小さいからこそ目が届くにしても、不思議な落ち着きと静けさに日頃の喧騒を忘れて、少々大袈裟に言うならば、森の中に佇む静かな湖の様に心の中のざわざわとした波紋が消えて次第に穏やかになっていく・・・様な。
 無事全員のチェックインが済み、私メだけは一旦家に戻り、ワンコたちの食事の面倒を見てから彼らに留守番を頼み、また宿に戻って内風呂「御母家の湯」へ。湯小屋”と呼ぶ浴室棟“として別棟になった総檜造りのお風呂。前回も書きましたが、改装で一番良くなったのがお風呂です。因みに、金宇館の改装工事を請け負われたのが、以前の一戸建ての我が家と同じ地元の滝沢工務店さんなので、これも何かの縁と勝手に思っています。
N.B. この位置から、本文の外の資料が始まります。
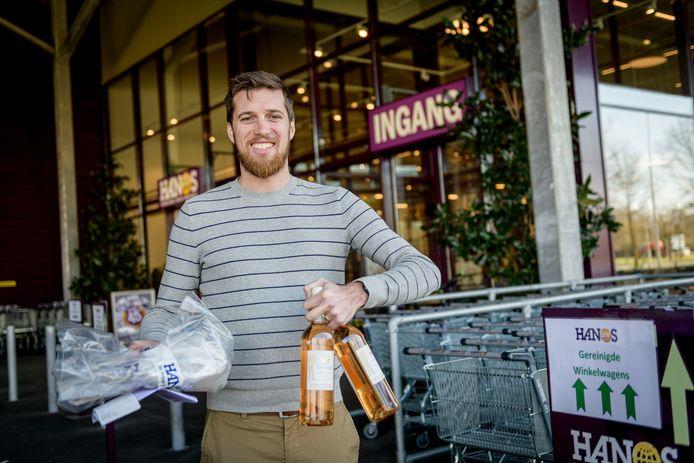 Job Stroot winkelt met een dagpasje bij Hanos. De groothandel is gevraagd iedereen toe te laten om druk op supermarkten te verminderen.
旅館創業時からの中庭同様に、今では入手が難しい地元の山辺石を使った山肌を模した景観を望む半露天の大浴場(と言っても僅か9部屋の旅館故、それ程湯舟は大きくありませんが)の他にも貸切になる家族風呂もあり、15:00~翌日10:00という、チェックイン後から翌日11時のチェックアウト近くまで深夜も含めずっと入浴が可能。前回もそうでしたが、何故かいつ行っても誰も入浴していないので、一人なら十分以上の大きさです。源泉「御母家の湯」の泉質はアルカリ性単純温泉とか。41℃~42℃くらいか、個人的に好みの少し熱めに感じる温泉が気持ちイイ。
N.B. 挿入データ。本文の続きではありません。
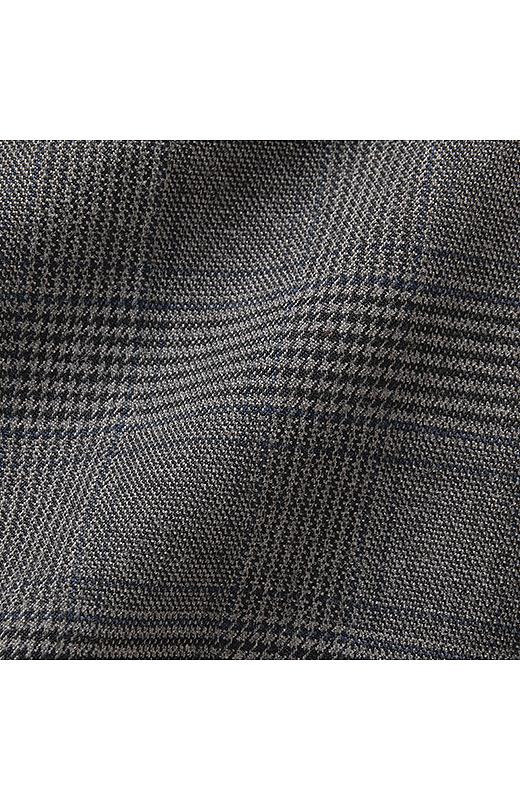 レーヨン混の上質素材は見た目以上によく伸びるストレッチ素材。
そこで、私メは翌朝もワンコの食事の準備で家に戻らないといけなかったので、早朝4時半から一時間、(当然ですが)独りでお風呂を独占させていただきました。この時は朝5時前から お風呂に入る人なんぞいる訳も無いので写真を撮らせて頂きましたが、冬至を過ぎたとはいえまだ真っ暗でした。
 さて、話を戻し前日夕刻の風呂の後。部屋に戻る前に、この日も城下工業製Sound Warriorの真空アンプと天井に吊り下げられたSonihouseの多面体の無指向性スピーカーSightからJazzが流れるラウンジで、セルフサービスのコーヒーマシンで淹れた丸山珈琲を飲みながら、中庭を眺めつつ暫し休憩。次は夕方6時から、金宇館で一番楽しみな夕食な時間です。